La sentenza di appello esclude che le questioni sollevate in punto di omessa informazione possano avere rilevanza in una condizione processuale nella quale tale omissione (peraltro negata dalla stessa Corte) non è stata oggetto di contestazione rivolta contro l’imputato. La sentenza di appello compie una analisi critica delle conclusioni peritali già assunte a fondamento della sentenza di primo grado, svolge una comparazione tra le tesi della parte appellante e le risultanze probatorie acquisite al processo e conclude per la totale infondatezza delle censure mosse.
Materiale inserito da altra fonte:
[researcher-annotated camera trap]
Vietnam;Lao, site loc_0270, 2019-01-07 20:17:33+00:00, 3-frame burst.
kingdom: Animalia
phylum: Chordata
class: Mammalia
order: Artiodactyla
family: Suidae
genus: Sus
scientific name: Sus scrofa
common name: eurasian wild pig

Ogni censura relativa ad asserite omissioni di motivazione o vizi della stessa in punto di omessa informazione della paziente oggi ricorrente, è infondata perchè ripropone questioni alle quali la sentenza di appello ha dato motivata e niente affatto apparente risposta. Una tale censura non si fa ancora una volta carico della pur sottolineata estraneità delle questioni relative alla informazione della paziente rispetto alle contestazioni mosse all’imputato e agli stessi confini che delimitano il processo per il quale è ricorso. L’espediente secondo il quale la mancanza di informazione si risolverebbe in una condotta omissiva che ha dato causa alle lesioni per le quali è processo, propone una inammissibile alterazione del principio di correlazione di cui all’art. 521 c.p.p., e domanda al giudice di legittimità di pronunziare su circostanze di fatto, eccentriche rispetto a quelle scrutinate nel contraddittorio delle parti e, certamente, non ricomprese, neppure in virtù di una relazione di continenza, nella contestazione mossa al medico. La prima censura è infondata perchè la decisione censurata, diversamente da quanto afferma la ricorrente, non si produce in una passiva recezione delle conclusioni dell’elaborato peritale già fatte proprie dalla sentenza di primo grado ma, giustapponendo le tesi di parte appellante alle indicazioni peritali e alle risultanze probatorie che le riscontrano, svolge esattamente quella complessa analisi critica che il ricorso nega sia stata svolta e la svolge in specifica considerazione delle tesi di appello. Peraltro la motivazione censurata segue una propria linea dimostrativa e giustificativa logica e coerente che non deve necessariamente ricalcare i percorsi argomentativi del gravame.

L’approdo di sentenza a motivate conclusioni che non coincidono con quelle auspicate dall’allora parte appellante non significa errata lettura dei motivi di appello ma solo rigetto di quei motivi.

La specifica motivazione dedicata alla evoluzione nel tempo delle conoscenze scientifiche in tema di endometriosi e al rapporto tra quella evoluzione e il tempo quasi decennale di cura e terapia della ricorrente presso il dott. P., oggi imputato, in una alla valutazione delle condotte del medico all’interno dello specifico rapporto terapeutico costituisce risposta senza omissione alcuna alle doglianze circa le errate scelte terapeutiche e diagnostiche del medico e circa la colpa sotto i profili della imperizia, negligenza e imprudenza nonchè circa il nesso eziologico tra colpa addebitata e danni patiti dalla persona offesa. In conclusione il ricorso è errato in ogni sua parte e deve essere rigettato con condanna della ricorrente al pagamento delle spese del procedimento.

P.Q.M.

Rigetta il ricorso e condanna la ricorrente al pagamento delle spese processuali.

Testo non ufficiale. La sola stampa del bollettino ufficiale ha carattere legale.